It’s a Shame What Sponsored Content Has Done to the Internet Today

If the goal is to provide a “better web” why are sponsored content articles ruining the web browsing experience for most users?

You’ve seen the headlines, “These 70s Child Stars are Unrecognizable Now,” or “This Company Will Change Your Life Forever.” They’re called sponsored content recommendations and they typically appear at the end of your favorite blog post or news article as a native advertisement. The goal is to provide a better website experience for site visitors by allowing them to discover additional content that may be of value or interest.

But instead, sponsored content is typically perceived as low quality and spammy. Clickbait and sensationalism are typically the norm. In addition, the reader is usually directed to a low-quality website that sucks all your bandwidth and is so cluttered with display ads that the page is unable to load. The result is a bad user experience.

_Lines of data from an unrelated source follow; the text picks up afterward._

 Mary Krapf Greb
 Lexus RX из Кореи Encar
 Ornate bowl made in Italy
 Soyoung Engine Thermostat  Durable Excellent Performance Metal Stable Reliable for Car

If the goal is to provide a better web experience, why would reputable websites like Bloomberg News or Time want to be associated with this type of rubbish?

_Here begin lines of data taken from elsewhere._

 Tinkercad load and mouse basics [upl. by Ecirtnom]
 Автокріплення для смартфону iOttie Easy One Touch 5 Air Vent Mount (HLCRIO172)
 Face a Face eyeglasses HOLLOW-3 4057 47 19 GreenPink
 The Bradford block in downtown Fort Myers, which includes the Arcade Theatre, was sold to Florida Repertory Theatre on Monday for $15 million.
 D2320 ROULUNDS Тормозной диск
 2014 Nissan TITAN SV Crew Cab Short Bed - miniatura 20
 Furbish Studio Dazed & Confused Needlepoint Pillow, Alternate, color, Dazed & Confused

The Perfect World vs The Actual World

In an ideal world, publishers would present valuable content recommendations to their audience. In turn, visitors to the publisher’s website would discover good content. This would lead to a good web experience for the visitor and a valuable introduction for the advertiser. Sounds pretty simple and effective, so why doesn’t it work that way?

What actually happens is this: readers are served spammy content that leads to low-quality websites. In turn, they are not getting the valuable content they are seeking, leading to a bad web experience. As a result, the website gets associated with spammy content and advertisers are unable to create good relationships with the audience because they aren’t offering anything of value.

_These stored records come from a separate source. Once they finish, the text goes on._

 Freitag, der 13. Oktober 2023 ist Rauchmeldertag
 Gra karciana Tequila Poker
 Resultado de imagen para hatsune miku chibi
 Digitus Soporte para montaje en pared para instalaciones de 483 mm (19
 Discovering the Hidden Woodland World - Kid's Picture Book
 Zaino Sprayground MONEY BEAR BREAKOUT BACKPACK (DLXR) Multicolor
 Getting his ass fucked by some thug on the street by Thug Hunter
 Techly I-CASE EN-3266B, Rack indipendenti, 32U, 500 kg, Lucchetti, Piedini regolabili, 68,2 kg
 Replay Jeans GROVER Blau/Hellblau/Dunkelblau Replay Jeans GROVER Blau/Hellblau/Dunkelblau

If the current state of affairs is so bad, why do publishers and advertisers continue to serve such low-quality content? Because you keep clicking on it!

We Are Partly to Blame

Each time you click on one of those spammy headlines, the publisher is getting paid. The more clicks, the more revenue generated. This leaves publishers with a conundrum: continue to rake in heaps of cash at the risk of damaging their credibility; or do away with the clickbait and sensationalism and instead provide their audience with value through relevant content recommendations. While the latter certainly provides a better experience for the visitor, it won’t bring in the cash that clickbait and sensational stories can garner in the form of clicks.

There has to be a balance. First, we need to stop monetising ads based on clicks. Publishers have a financial motivation to get as many people to click on that link or ad as possible. This is the primary reason for the clickbait headlines and sensational images. They’re effective at getting people to click on the recommendation. But just because someone clicks a link, does not mean that the ad or campaign was effective. It just means that you are pretty good at getting someone’s attention.

For instance, I can get people’s attention too. I can scream and yell, act silly and weird and even lie to attract attention and get people to come check me out. But once they come over to visit and see what my deal is, they realize that I really don’t have anything to offer them, so they leave. Not only do they leave, but they’re probably also a little upset that they wasted their time with me.

The same is true online. There’s lots of things you can do to attract attention and get people to check you out, but if they get to your website and realize that you were just blowing wind and have nothing compelling to offer, they too will leave with a bad experience.

The Transparency Issue

Second, there needs to be more transparency with the sponsored article recommendation. For one, it should be clear that it is a “sponsored” article to ensure publishers aren’t tricking or misleading readers into thinking it’s original content. This also helps to solidify the website’s reputation with the visitor.

In addition, headlines need to be more transparent. The reader should know exactly what they are getting into when they click on that headline. They shouldn’t be deceived by clickbait headlines.

The bottom line is that these sponsored content recommendations are really providing little value to advertisers, consumers or the Internet as a whole. The only reason they continue to flourish is because publishers are seeing big payouts and advertisers are seeing big spikes in traffic. Unfortunately, because that traffic was tricked into visiting the site, the consumer is typically left with a bad experience and is likely to bounce or spend very little time on site, much less convert.

The goal is NOT about getting lots of traffic back to a website. It’s about providing a good browsing experience and creating a “better web” for everyone. You certainly can't do that based on deceit.